El 24 de octubre de 1849 había nacido en
Camarones, un pueblo de pescadores y campesinos con más de 450 años de
existencia, un niño humilde que se convertiría, con el tiempo, en un destacado
guajiro, brillante educador y tribuno reconocido: Luis Antonio Robles. Las
empresas asociadas en la mina decidieron honrar su programa de educación para el
desarrollo de La Guajira, bautizándolo con el mismo nombre que
llevó con orgullo el noble patricio de camarones: "Luis A. Robles".
El Fondo Educativo "Luis A. Robles" suscribió un contrato con la una de las universidades
más prestigiosas de Bogotá, la capital del país. El objeto era contribuir al mejoramiento de la calidad de la
educación en La Guajira y otorgar
créditos a los maestros oriundos del departamento o que han vivido en la
región durante los últimos cinco años. Los créditos se conceden para el
programa de Licenciatura en Educación Básica Primaria
y son reembolsables en dinero,
pero podrán ser condonables hasta en un 45%.
El primero de agosto de 1991, recibieron el título de Licenciados en
Educación Básica Primaria los primeros 29 maestros guajiros vinculados al
programa. Isabel Cristina vio en ese convenio, la
oportunidad para alcanzar lo que siempre había deseado. El 27 de septiembre de 1996 se graduaron otros 22 profesores
de La Guajira en la promoción número 12,
mediante el mismo Fondo. En total, hasta ese año, 310 educadores se habían profesionalizado en este campo para
contribuir con el mejoramiento de la calidad educativa del departamento.
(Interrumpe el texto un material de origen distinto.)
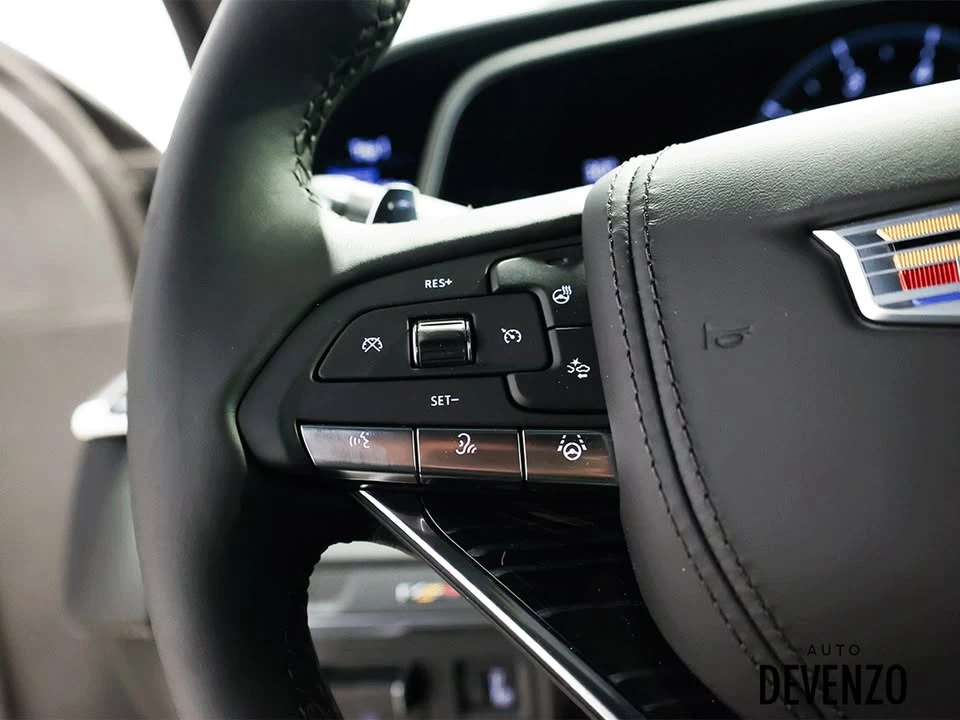 2023 Cadillac Escalade-V 5th Gen - Image 16 of 17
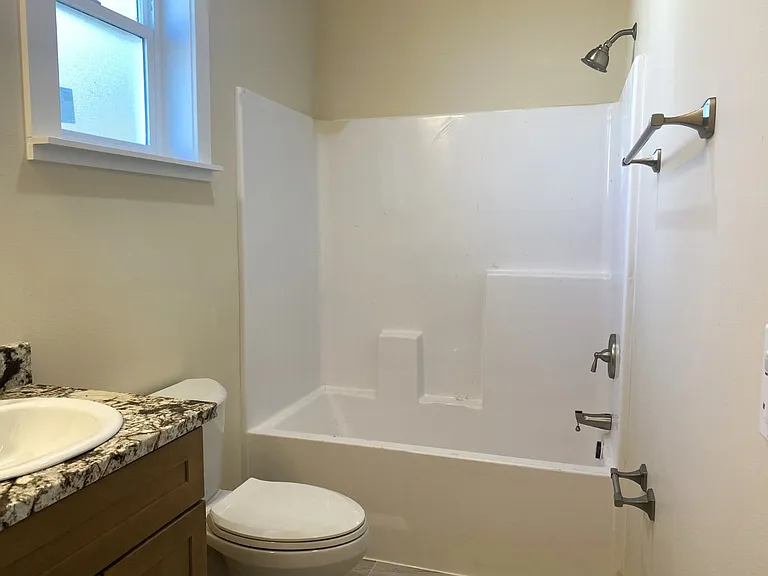 332 Lolly Ln — Photo 15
Ese 27, Cristina Isabel estaba ahí.
Porque quiso Dios que se enterara del Fondo Educativo. Escuchó con paciencia
los discursos de todos: del funcionario de las empresas mineras, del director
del fondo educativo, de la delegada de la importante universidad bogotana, de
su compañero de estudios, que dio los agradecimientos en nombre de los 22
graduandos. Y esperó con paciencia
el llamado para erizarse al escuchar su nombre y subir los cuatro peldaños de
la tarima con la emoción del niño que se levanta temprano los 25 de diciembre a
buscar debajo de la hamaca, su regalo de Niño Dios. Y llegó hasta donde estaba
la Mesa Directiva del evento a recibir, por fin, el cartón que tanto había añorado.
En ese instante
sublime, mientras su mano izquierda agarraba el diploma y su derecha saludaba a
la persona que se lo entregó, por la mente de Isabel Cristina pasaron las
imágenes de cada uno de sus estudiantes, muchachos campesinos que la esperaban
esperanzados todas las mañanas en la escuela de la vereda incrustada en las
faldas de los cerros que bordean a la sierra nevada.
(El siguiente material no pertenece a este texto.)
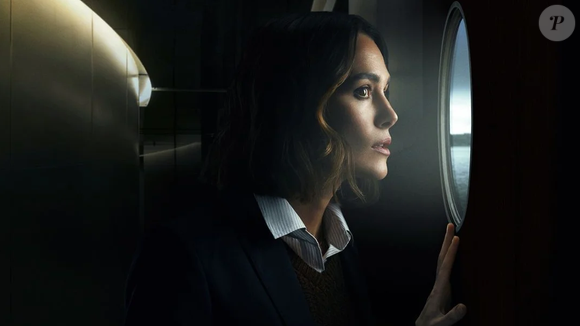 Além disso, a personagem admite o uso frequente de álcool e medicação, o que reforça sua condição de narradora pouco confiável, um elemento essencial para o suspense psicológico da obra.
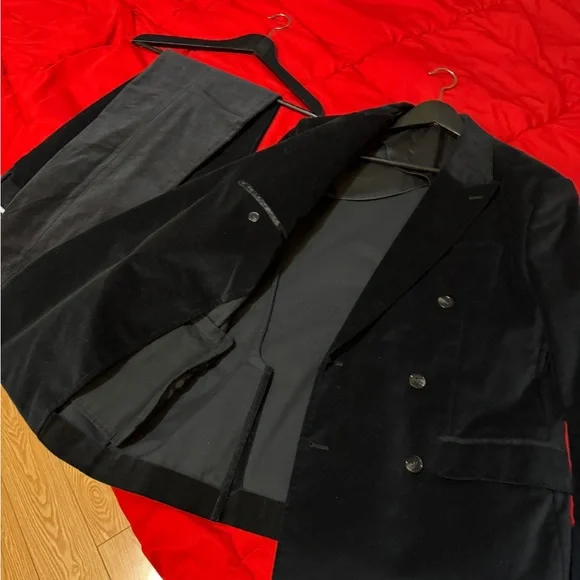 Elegant Black Double-Breasted Suit 40R Pants 32x32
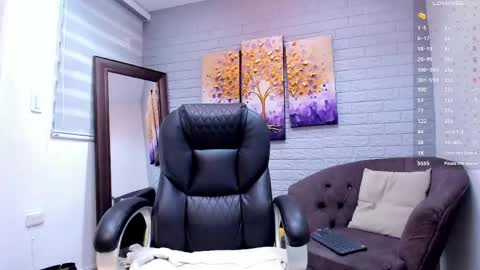    online show from 06-03-26, 02:33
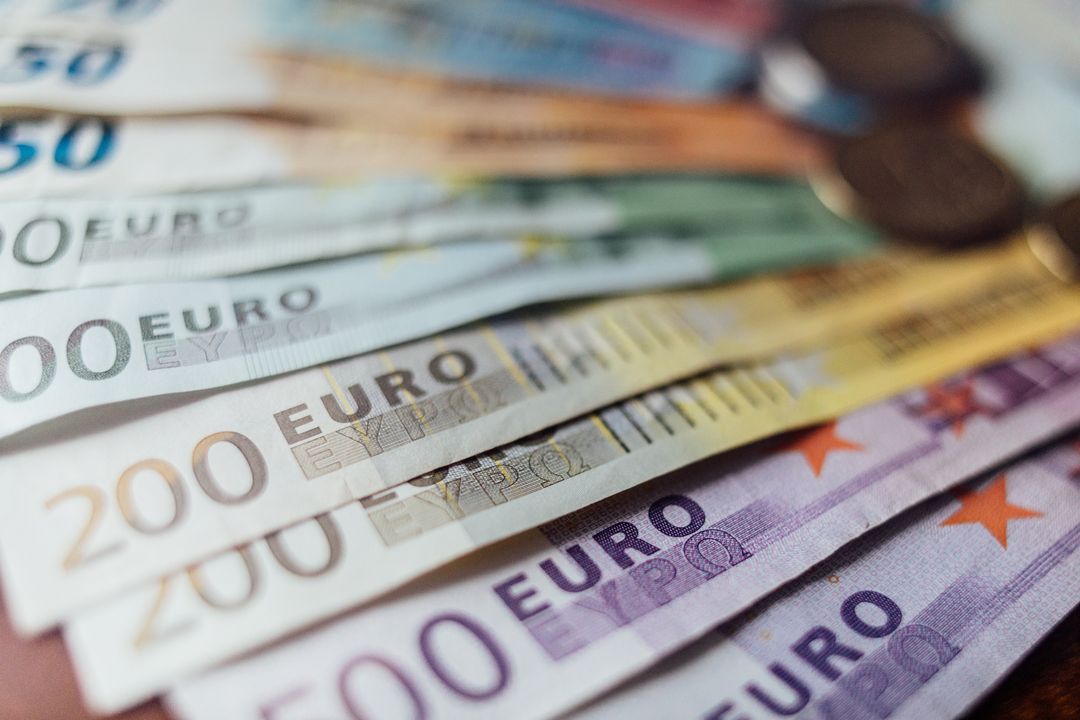 Foto de notas de euro de diversos valores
Regresó a su puesto esquinero a esperar
que terminara la ceremonia para perderse entre el mar de abrazos y
felicitaciones. Esa noche fue a festejar con sus compañeros en la Escuela José
Antonio Galán, de Riohacha. Bailó abrazada a su marido, que ya se había
desocupado de sus labores y en medio del éxtasis de la música que sonaba, la
imagen de sus hijos se hizo perenne.